The technocrats, he [Mr. West, the author of “Darwin’s Conservatives: The Misguided Quest”, 2006] charged, wanted to grab control from “ordinary citizens and their elected representatives” so that they alone could make decisions over “controversial issues such as sex education, partial-birth abortion, euthanasia, embryonic stem cell research and global warming."
Apparently, a technocrat is one who wants government run by the highly educated. Okay. I always figured that should be give-in...raise your hand if you want ignorance running the government. I suppose the opposition would charge that "technocracy" is steeped in the amoral and materialistic worldview. But, then in that case isn't the government being designed intelligently?
Is that really what the technocrats want -- to "grab control" and make decisions alone? To me, it's about actually using science to guide us to make decisions. What West is doing here is probably my biggest pet peeve --- that it all comes down to all or nothing. The all-or-nothing viewpoint is pervasive in political thought...it is completely illogical and unusable but I tend to think it's an unfortunate result (strange attractor?) in the trajectory of how society debates complex issues. Unless it's simplified to a duality of "this vs. that", and whose team are you on, the public can't understand it? But, this is a topic for another time. It's also funny (and sad) how global warming is thrown in with this list of 'controversial issues'.
The institutions that successfully evolved to deal with this natural order were conservative ones, founded in sentiment, tradition and judgment, like limited government and a system of balances to curb unchecked power, he explains. Unlike leftists, who assume “a utopian vision of human nature” liberated from the constraints of biology, Mr. Arnhart says, conservatives assume that evolved social traditions have more wisdom than rationally planned reforms.

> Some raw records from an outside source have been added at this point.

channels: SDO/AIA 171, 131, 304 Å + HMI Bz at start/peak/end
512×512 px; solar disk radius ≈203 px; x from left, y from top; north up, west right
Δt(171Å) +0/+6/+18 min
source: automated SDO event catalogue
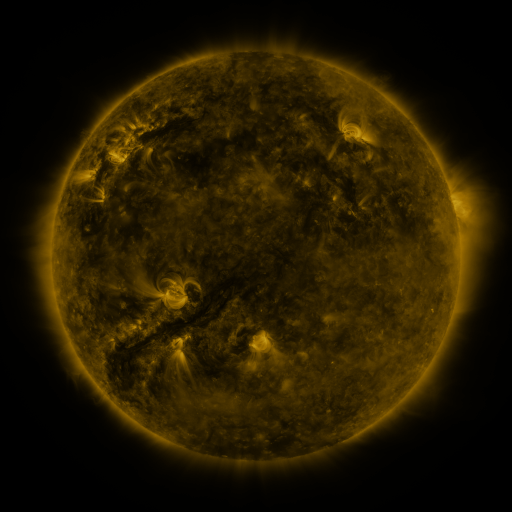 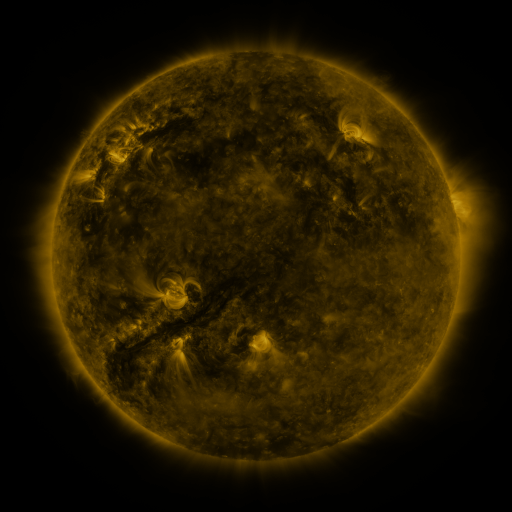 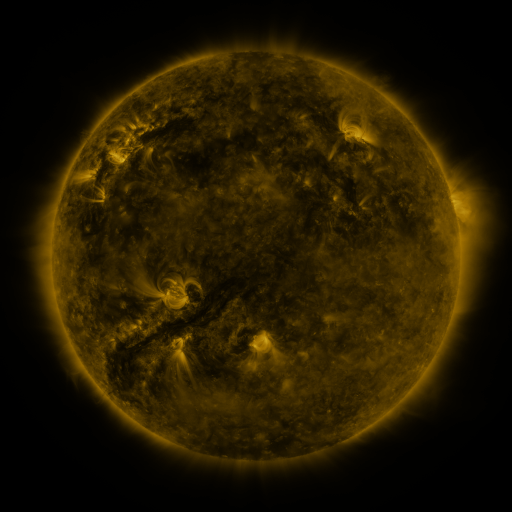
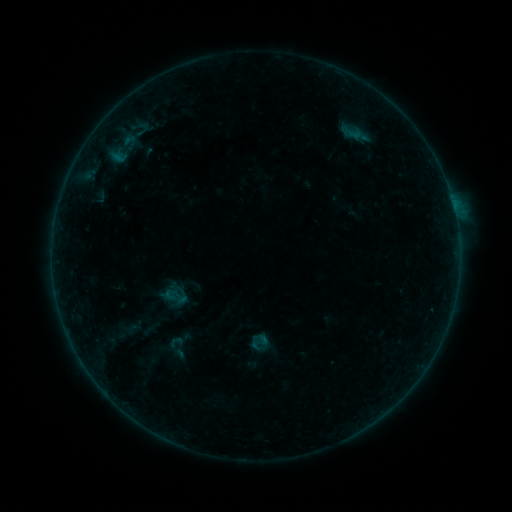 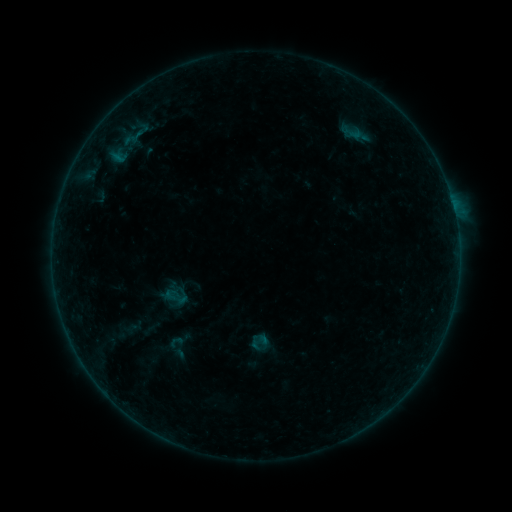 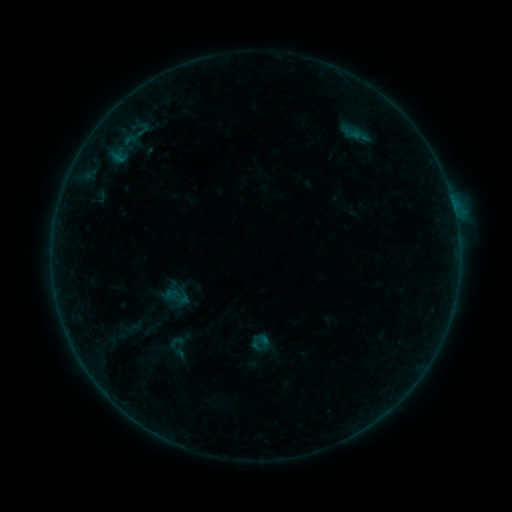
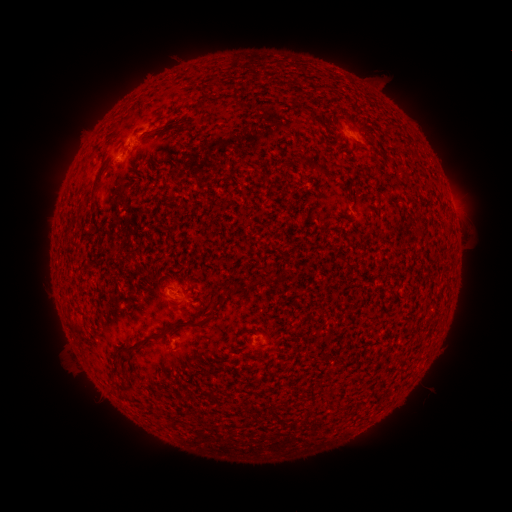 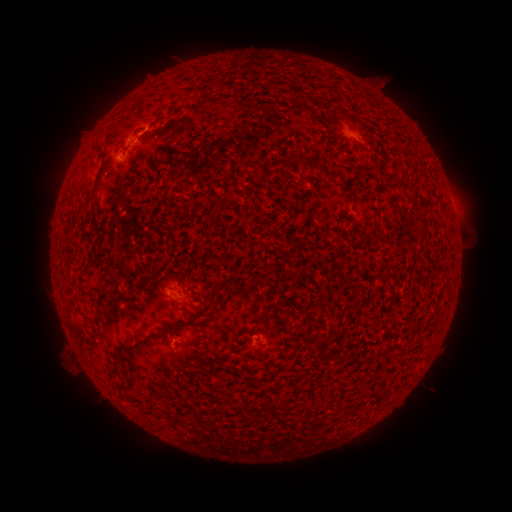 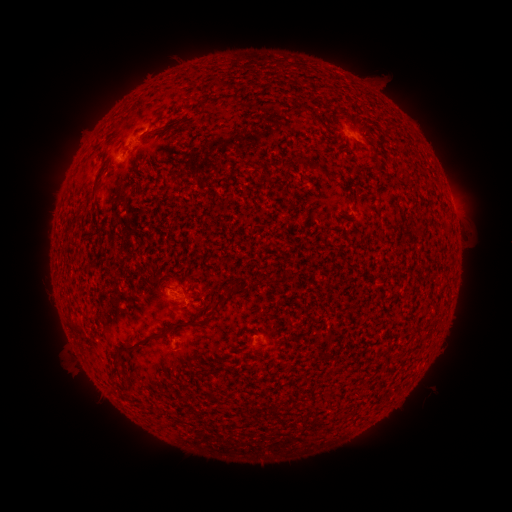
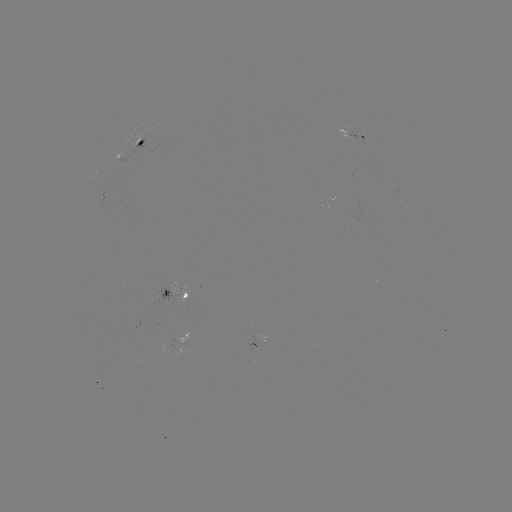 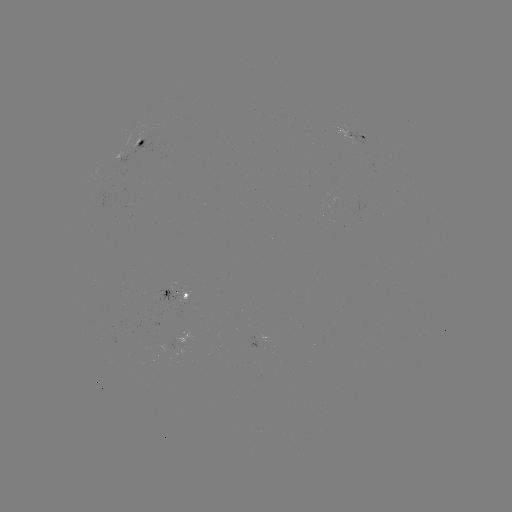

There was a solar flare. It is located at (125, 150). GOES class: B1.5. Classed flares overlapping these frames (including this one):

Really? I've never heard a conservative put it that way. And what if a particular tradition becomes rigid and outdated? Isn't resisting change not accepting that things are evolving?
To many people, asking whether evolution is good for conservatism is like asking if gravity is good for liberalism; nature is morally neutral. Andrew Ferguson in The Weekly Standard and Carson Holloway in his 2006 book, “The Right Darwin? Evolution, Religion and the Future of Democracy,” for example, have written that jumping from evolutionary science to moral conclusions and policy proposals is absurd.
Well said. Finally...that's a viewpoint that resonates with me. To beat down the ugly head of the all-or-nothingers, I would add that it doesn't mean we can't learn something by discussing these things...the point is to not make the leap.
Then there's a quote by Wiliam F. Buckley about how Darwinism led to the Nazis....are we still doing this? And this is a top thinker?
And then, finally...
Mr. West agreed that “conservatives who are discomfited by the continuing debate over Darwin’s theory need to understand that it is not about to go away”; that it “fundamentally challenges the traditional Western understanding of human nature and the universe.”
All is revealed. Western understanding of human nature and the universe
is the concept of evolution. I think he has it backwards on what is being challenged.